1. Choose two fabrics, one for the inside and one for the outside of your basket; a fat quarter of each will be enough. To make the basket sturdy, you will also need two kinds of interfacing. They can be bought by the yard at fabric stores.
--1/2 yard of heavyweight sew-in interfacing (also called stabilizer)
--1/2 yard of featherweight or lightweight iron-in interfacing (also called fusible interfacing)
(I buy mine by the bolt. Pellon is a good brand.)
2. Cut the fabrics to these sizes:
--inner fabric: one piece 12 1/4" x 10 1/4"
--outer fabric: one piece 12 1/2" x 10 1/2"
--handle fabric (I used the outer fabric): one piece 2 1/2" x 10 1/2" (this makes both handles)
3. Cut 3 pieces of the iron-in interfacing just a little smaller than each of your 3 pieces of fabric. Following the package directions, fuse it to the wrong side of each piece.
4. Cut 1 piece of the sew-in interfacing just a little LARGER than your outer fabric. Pin it to the wrong side of the fabric, then baste it to the fabric using a 1/8" seam allowance, and your longest sewing machine stitch. If it seems a little warped after sewing, try ironing it.
5. Trim the excess interfacing from around the edges of the outer fabric.
This picture shows my fabrics with both interfacings applied. The sew-in interfacing has not yet been trimmed.
6. Make the handles: fold the handle fabric in half lengthwise, and sew it into a tube, using a 1/4" seam. Turn it right-side-out and press it flat. (This picture shows my sewn tube before turning. It also shows my handy-dandy tube-turning tool!) Use whatever method works for you to turn the tube.
Sew a line of stitching along each side of the handle fabric, about 1/8" from the edge.
Cut the handle fabric in half (each piece will be 5 1/4" long).
7. Now to make the basket shape, starting with the outer fabric: fold the interfaced fabric in half so the short sides are lined up at the top, and sew the two folded sides using a 1/4" seam. (This picture shows the inner fabric sewn in half as just described.)
8. Make the 4" gussets: flatten one of the sides you just sewed, so the seam is centered and it ends in a triangular point. With a ruler, find the spot where the width of the triangle is 4", and draw a line there that is perpendicular to the seam. It is easy to do if you have a gridded mat like the one in this picture.
Sew along the line you drew, then cut off the excess fabric. Make the gusset on the other side the same way.
I'm repeating this picture to show you how your outer fabric should now look. Sew the inner fabric and make 4" gussets on it in exactly the same way.

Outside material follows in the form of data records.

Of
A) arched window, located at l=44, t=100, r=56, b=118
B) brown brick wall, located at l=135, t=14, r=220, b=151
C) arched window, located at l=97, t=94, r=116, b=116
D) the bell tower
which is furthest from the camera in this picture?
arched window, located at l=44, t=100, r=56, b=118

9. Attach the handles to the basket: pin each handle to the outer fabric so it straddles the side seam, with each inner handle edge 3/4" from the center seam (the two handle ends will be 1 1/2" apart).
Sew the pinned handles in place using a 1/8" seam.
10. Yay, now it's time to finish the basket! Your outer fabric should be inside-out, as in this picture. Turn your inner fabric so it is now RIGHT-side-out.
Place the inner fabric inside the outer fabric, and line up the side seams. Pin the side seams together.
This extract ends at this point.